Nutritious donations encouraged

Collection centres urge people to donate healthy foods that will contribute to a balanced diet

Graphic by Laila Hack
Graphic by Laila Hack

As the winter months approach, food bank collection centres are urging people to focus on providing nutritional donations over junk food and treats.

The Food Bank of Waterloo Region, located at 50 Alpine Court in Kitchener, supports hot meal programs, shelters and residential programs in the community. For them, the quality of the donations they receive are as crucial as ever.

“If you think about Canada’s Food Guide, most food banks are looking for donations in each of the food groups so that ultimately they are able to deliver a nutritious, balanced, food hamper or community meal for a food program at the residential program that is being served,” said Ruth Friendship-Keller, the manager of community partnerships at The Food Bank of Waterloo Region.

Their website indicates their most needed items at the moment are peanut butter, beans, canned fish, canned fruit, cold cereal and canned pasta.

“We are very grateful for every donation that we receive,” Friendship-Keller continued. “And as I mentioned, we are very fortunate. We get donations from food industry supporters so that we have milk coming in from dairy farmers of Ontario, we have eggs from egg producers, we have frozen meat coming in from partners like Maple Leaf Foods, Pillars sausages and during the growing season, the local farmers are giving us fresh product. We have no complaints about donations that are coming in.”

With children and infants making up a big portion of recipients of food bank items or related food programs, milk, formula and nutritious snacks are always in high demand.

One of these programs is Nutrition for Learning, dedicated to providing healthy meals to students in Waterloo with their breakfast, lunch and healthy snack programs.

According to Brian Banks, community development officer at Nutrition for Learning, their most beneficial donations are “healthy items like whole grain Cheerios, whole grain Rice Crispies or Shreddies versus the candy cereals. Healthy granola bars, apples, fresh fruits and vegetables, whole grain crackers or whole grain frozen pancakes and bread.”

The program’s mission is to provide students with nutritious resources to encourage and maintain their concentration at school.

“Who benefits are the students and the teachers by a classroom filled with focused and attentive students,” said Banks. “The community and school as well, because it puts everyone on an even platform for learning.”

Banks advised people to share the most wholesome option they would like to eat if they had only one chance to eat.

Marillac Place is another program assisted by the The Food Bank of Waterloo Region. It is an emergency shelter for women ages 16-25 who are pregnant, who have a child or who are trying to regain care for their child.

“The big, most in-demand thing is the homo milk that we get on a weekly basis from the food bank,” said Julie Hause, fundraising manager at Marillac Place. “This is highly in demand, of course, because of the babies. We do get the odd cans of formula and stuff like that. The one other thing the food bank provides us with is dairy products which is excellent.”
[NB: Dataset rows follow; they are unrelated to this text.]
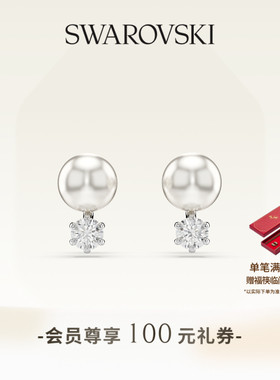 【情人节礼物】施华洛世奇Matrix耳钉配饰饰品耳饰仿珍珠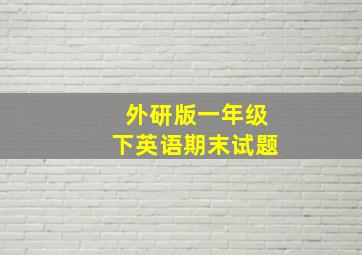 外研版一年级下英语期末试题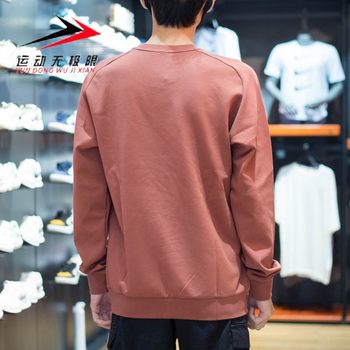 Adidas Men's 2023 Autumn New Wuji Series Sports Loose Breathable Sweatshirt Pullover IS0448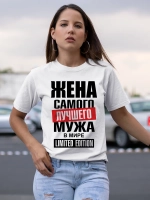 Футболка с надписью Жена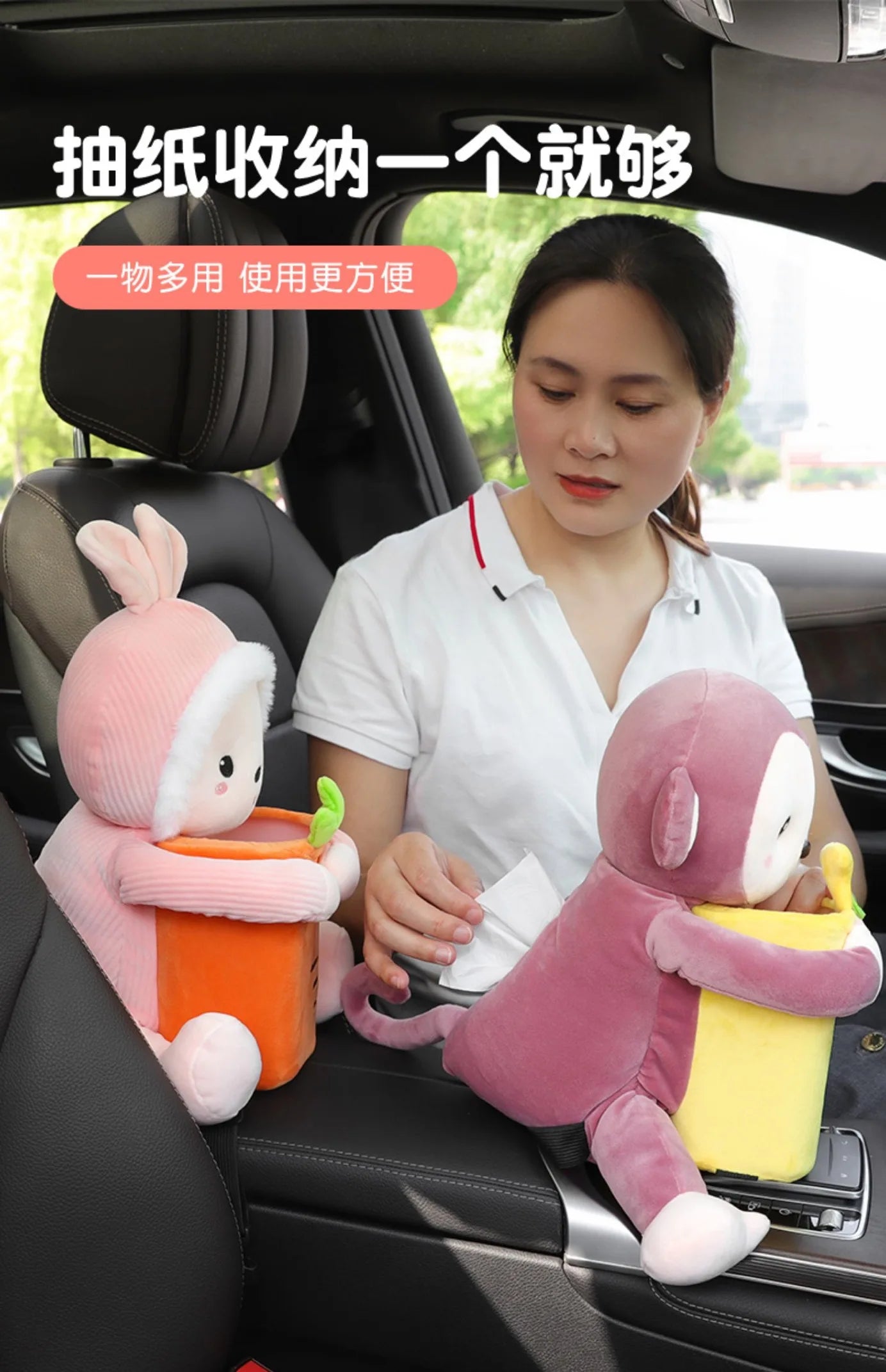 2 in 1 Cute Car Tissue Box Creative Short Plush Tissue Holder Car Armrest Storage Boxes Stowing Tidying Interior Accessories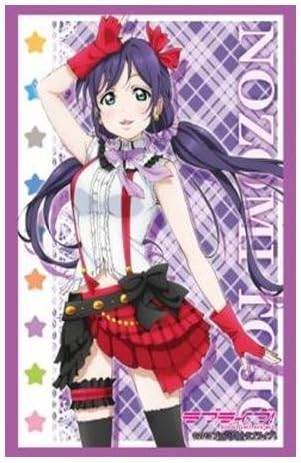 Bushiroad Sleeve Collection HG Vol.479 Love Live! [Nozomi Toujou] Part.2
With their lengthy accommodation of 12 months, The Food Bank of Waterloo Region’s support to Marillac Place is crucial.

“Because of our situation with public health and again because of the age of the children, we aren’t allowed to have any nitrates or anything like that,” said Hause. “So any processed meat, we can’t accept. But any type of snacking, granola bars, stuff like that we can accept from the food bank.”

Since the possibility of keeping a stock of fresh foods like milk and produce is difficult, people are encouraged to consider a cash donation to the food bank.

“It costs money to keep trucks on the road and the enormous fridge and freezer that we have here running,” said Friendship-Keller. “Financial donations are used so that we can pick up large corporate donations of perishable as well as the non-perishable food donated by the community. We are very fortunate because of the great support we have that we don’t have to purchase very much food. But if we are short on one of the key items we will use it to purchase to fill in gaps.”

As the winter months draw to a close, people are encouraged to be more mindful of their community.

“A simple rule is to think of what you would want to receive if you were experiencing some very difficult circumstances and you weren’t able to purchase your own food,” said Friendship-Keller.